How to tactfully speak to nursery about things you don't want them to do?

(8 Posts)
u32ng Wed 12-Mar-14 16:16:37

DS has not been going to nursery very long and after being off unwell we're basically back to scratch with helping him settle.

Anyway, I am worried when he's unsettled they're using his dummy to calm him rather than doing the things I've said on the sheet (they made me fill in about his likes/dislikes etc).

How can I tactfully remind them to use the dummy for his naps only? I don't want to come across as one of those parents who micromanage.

NickNacks Wed 12-Mar-14 16:19:20

Hmm I can see the other side tbh.

I'm a cm and I Definitely find we use comfort items more in the initial settling periods than a child usually would. They are adapting and I am still getting used to them and their ways. What works for you doesn't always work there and vice versa.

Funnyfoot Wed 12-Mar-14 16:21:12

Do you know that they are using his dummy outside of the times you specified?

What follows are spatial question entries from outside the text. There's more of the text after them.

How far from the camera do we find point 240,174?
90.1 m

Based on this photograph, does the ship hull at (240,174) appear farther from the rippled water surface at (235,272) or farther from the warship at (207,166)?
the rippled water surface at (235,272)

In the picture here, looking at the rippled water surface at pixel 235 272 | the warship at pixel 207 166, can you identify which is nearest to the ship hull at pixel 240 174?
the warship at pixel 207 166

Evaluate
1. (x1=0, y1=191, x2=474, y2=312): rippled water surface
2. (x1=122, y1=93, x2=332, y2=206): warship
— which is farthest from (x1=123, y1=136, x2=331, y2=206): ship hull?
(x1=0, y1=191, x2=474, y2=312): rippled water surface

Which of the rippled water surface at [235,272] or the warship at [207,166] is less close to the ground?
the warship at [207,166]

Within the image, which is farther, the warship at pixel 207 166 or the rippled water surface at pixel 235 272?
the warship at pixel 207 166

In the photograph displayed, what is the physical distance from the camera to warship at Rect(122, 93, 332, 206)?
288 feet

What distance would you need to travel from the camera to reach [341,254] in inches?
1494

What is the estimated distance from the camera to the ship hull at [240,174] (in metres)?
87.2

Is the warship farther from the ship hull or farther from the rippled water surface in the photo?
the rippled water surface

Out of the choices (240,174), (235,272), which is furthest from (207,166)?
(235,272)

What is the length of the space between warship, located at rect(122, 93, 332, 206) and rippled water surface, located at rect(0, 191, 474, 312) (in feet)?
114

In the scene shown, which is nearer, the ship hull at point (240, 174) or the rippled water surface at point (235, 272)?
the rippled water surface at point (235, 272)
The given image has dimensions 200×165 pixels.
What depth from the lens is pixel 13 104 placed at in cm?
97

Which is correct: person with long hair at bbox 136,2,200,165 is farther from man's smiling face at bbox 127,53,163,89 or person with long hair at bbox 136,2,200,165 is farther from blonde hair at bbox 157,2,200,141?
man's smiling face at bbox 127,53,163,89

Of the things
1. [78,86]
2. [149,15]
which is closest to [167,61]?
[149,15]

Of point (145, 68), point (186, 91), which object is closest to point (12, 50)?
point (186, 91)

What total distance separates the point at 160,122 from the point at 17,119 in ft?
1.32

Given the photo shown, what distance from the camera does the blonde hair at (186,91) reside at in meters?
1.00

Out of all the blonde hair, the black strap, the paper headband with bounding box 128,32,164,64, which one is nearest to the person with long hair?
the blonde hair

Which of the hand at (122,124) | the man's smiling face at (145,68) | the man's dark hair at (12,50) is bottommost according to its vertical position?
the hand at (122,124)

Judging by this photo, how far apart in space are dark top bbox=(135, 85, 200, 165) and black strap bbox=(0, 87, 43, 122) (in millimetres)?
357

If not they will just deny it tbh.

I would probably just ask them "so how is DS dealing with things?" Then go through your list of likes/dislikes/wants and ask for feed back on each thing. When you get to the dummy routine just pointedly state the importance of following the routine.

cookielove Wed 12-Mar-14 16:29:10

Let them use the dummy to settle him back in and then wean him back off it again. Or don't and let him cry and not be distracted by anything because he is to upset to function.

I realise i sound harsh, but with 12 years of childcare under my belt gives me some kind of insight.

What we tend to do is keep them calm with the dummy and lots of cuddles, and getting them interacting with the carers and toys and when they build up their confidence we either don't give it to them, or when it gets dropped pick it and remove it from view. This works really well especially when you are settling or resettling a child into nursery it lets them settle in their own time with out forcing them 'to get on with it'

If you are adamant that you don't want him to have it during the day, then tell them that you would prefer his dummy was kept in his cot so he only had it at sleep times.

Don't forget you can keep your routine at home so he doesn't get to used to having it all them time.

u32ng Wed 12-Mar-14 22:09:26

Ok I can see your point. Of course I'd much rather he was calm with a dummy than really upset without. I think my problem then is more, is that what they're doing then or have they just not read that sheet properly.

I will have a casual chat at pick up about how he's been in the last few days & take it from there.

Theyaremysunshine Thu 13-Mar-14 07:22:04

Why not just say you're happy for them to use it in the short term if he's not distractable.

Tbh unless he's 3+ years old I'd just go with it for now. It's so hard to get them settled. I'd have been glad if my dummy refusers had something to stop the upset in the first weeks.

ZuleikaD Thu 13-Mar-14 09:58:12

Let them use the dummy until he settles again. Nurseries (despite their marketing material) can't possibly do things precisely the way you would do them or want them done because they're not you and they have a different environment. Babies are very good at recognising that though, and you needn't worry that using the dummy more at nursery will necessarily mean he needs it more at home.

waterrat Thu 13-Mar-14 21:11:32

Perhaps leave it a little while till he is more settled - If you trust that its a well run nursery they will presumably be using instinct and making sure he is calm and safe before anything else

I know it's so hard when a child career does things differently but now with our childminder I just never ask about things like naps - she has her ways and I don't even dwell on whether they are different to mine.